(Entries taken from a collection)
● ● ● ● ●
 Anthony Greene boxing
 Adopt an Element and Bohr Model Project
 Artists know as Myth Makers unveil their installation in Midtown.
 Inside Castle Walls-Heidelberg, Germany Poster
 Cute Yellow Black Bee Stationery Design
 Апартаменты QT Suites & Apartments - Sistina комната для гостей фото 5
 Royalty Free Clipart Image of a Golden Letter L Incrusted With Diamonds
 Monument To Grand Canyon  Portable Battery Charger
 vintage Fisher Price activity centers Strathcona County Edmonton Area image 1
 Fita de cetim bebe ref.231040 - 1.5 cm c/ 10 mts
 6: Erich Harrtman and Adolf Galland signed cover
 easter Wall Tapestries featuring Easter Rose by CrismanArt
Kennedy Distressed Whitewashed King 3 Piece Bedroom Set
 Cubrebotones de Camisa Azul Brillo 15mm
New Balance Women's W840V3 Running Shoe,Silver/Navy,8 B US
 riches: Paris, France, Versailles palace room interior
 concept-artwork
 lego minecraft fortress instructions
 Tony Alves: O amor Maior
● ● ● ● ●
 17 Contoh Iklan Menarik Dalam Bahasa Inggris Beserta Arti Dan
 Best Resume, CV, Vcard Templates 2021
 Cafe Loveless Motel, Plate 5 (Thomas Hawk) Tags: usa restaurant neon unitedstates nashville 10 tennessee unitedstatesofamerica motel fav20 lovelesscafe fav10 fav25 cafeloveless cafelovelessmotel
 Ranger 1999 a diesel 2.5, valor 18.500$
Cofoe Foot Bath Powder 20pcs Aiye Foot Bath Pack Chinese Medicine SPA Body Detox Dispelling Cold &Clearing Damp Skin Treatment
● ● ● ● ●
[ABOUT THIS EXERCISE]: Out of the data above, transcribe exactly and only the lines starting with the line that has "Best Resume, CV, Vcard Templates 2021" and going on through the line that has "Cofoe Foot Bath", both included.

[THE ANSWER]:
 Best Resume, CV, Vcard Templates 2021
 Cafe Loveless Motel, Plate 5 (Thomas Hawk) Tags: usa restaurant neon unitedstates nashville 10 tennessee unitedstatesofamerica motel fav20 lovelesscafe fav10 fav25 cafeloveless cafelovelessmotel
 Ranger 1999 a diesel 2.5, valor 18.500$
Cofoe Foot Bath Powder 20pcs Aiye Foot Bath Pack Chinese Medicine SPA Body Detox Dispelling Cold &Clearing Damp Skin Treatment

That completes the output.